** start of Extract to read **

I have to decide an application to stay a petition to wind up a limited liability partnership. Such partnerships are subject to the same rules for winding up as limited companies, and it is accepted that under the Limited Liability Partnership Act 2000 and the Limited Liability Partnerships Regulations 2001 the partnership is equivalent to a limited company in law in that it is a separate entity and it is subject to winding up in the same way as a company.

2.

The partnership in question is called Magi Capital Partners LLP and it was incorporated under the Act on 15th August 2002. There are four partners, three individuals and a company. The individuals are Mr. Hall and Mr. Burke, who are the Petitioners on the present petition; the third partner is Mr. Banerjee, who is applying to stay the petition; and the fourth partner is a company called BHALLB Ltd., which is a company in which the three have shares and Mr. Hall and Mr. Burke have the majority of the shares. The partnership was formed for the purpose of giving investment advice and initially it was successful in that it formed a relationship with a comparatively large fund and traded happily with the approval of the Financial Services Authority up till June 2003.

3.

** end of Extract to read **

_Given problem_
Copy out, word for word, the whole extract on the application to stay the petition to wind up Magi Capital Partners LLP. The lines after this text are not needed.

** start of Given material **

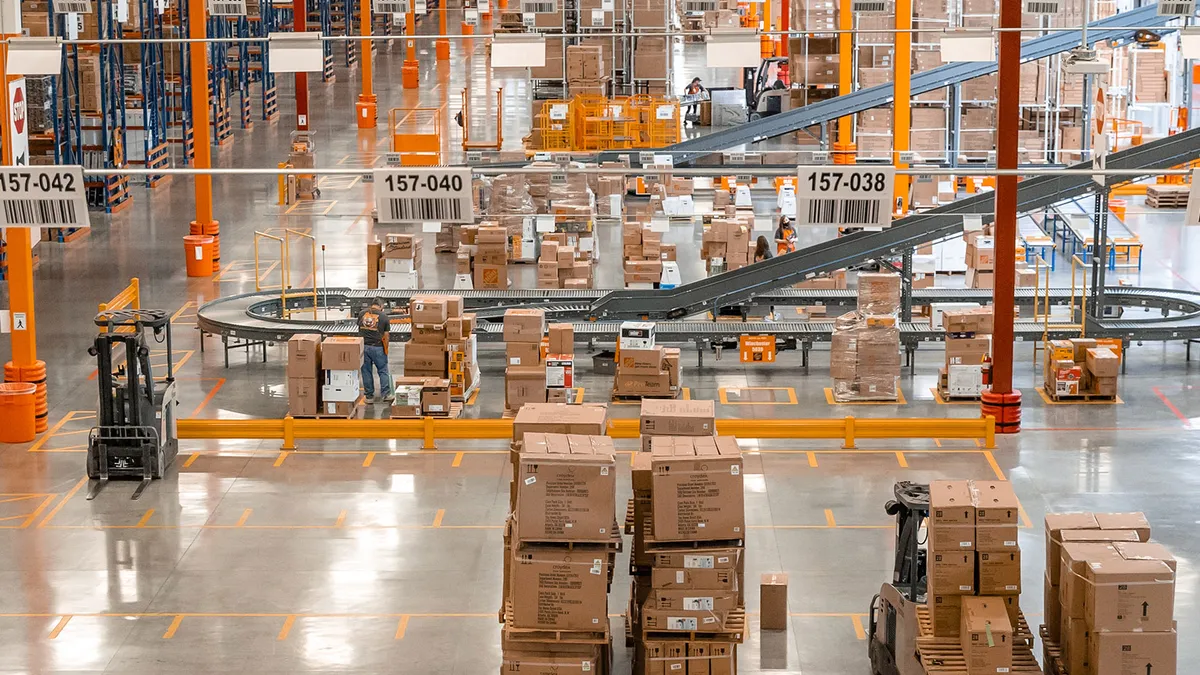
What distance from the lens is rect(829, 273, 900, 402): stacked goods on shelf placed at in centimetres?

** end of Given material **

_Solution_
I have to decide an application to stay a petition to wind up a limited liability partnership. Such partnerships are subject to the same rules for winding up as limited companies, and it is accepted that under the Limited Liability Partnership Act 2000 and the Limited Liability Partnerships Regulations 2001 the partnership is equivalent to a limited company in law in that it is a separate entity and it is subject to winding up in the same way as a company.

2.

The partnership in question is called Magi Capital Partners LLP and it was incorporated under the Act on 15th August 2002. There are four partners, three individuals and a company. The individuals are Mr. Hall and Mr. Burke, who are the Petitioners on the present petition; the third partner is Mr. Banerjee, who is applying to stay the petition; and the fourth partner is a company called BHALLB Ltd., which is a company in which the three have shares and Mr. Hall and Mr. Burke have the majority of the shares. The partnership was formed for the purpose of giving investment advice and initially it was successful in that it formed a relationship with a comparatively large fund and traded happily with the approval of the Financial Services Authority up till June 2003.

3.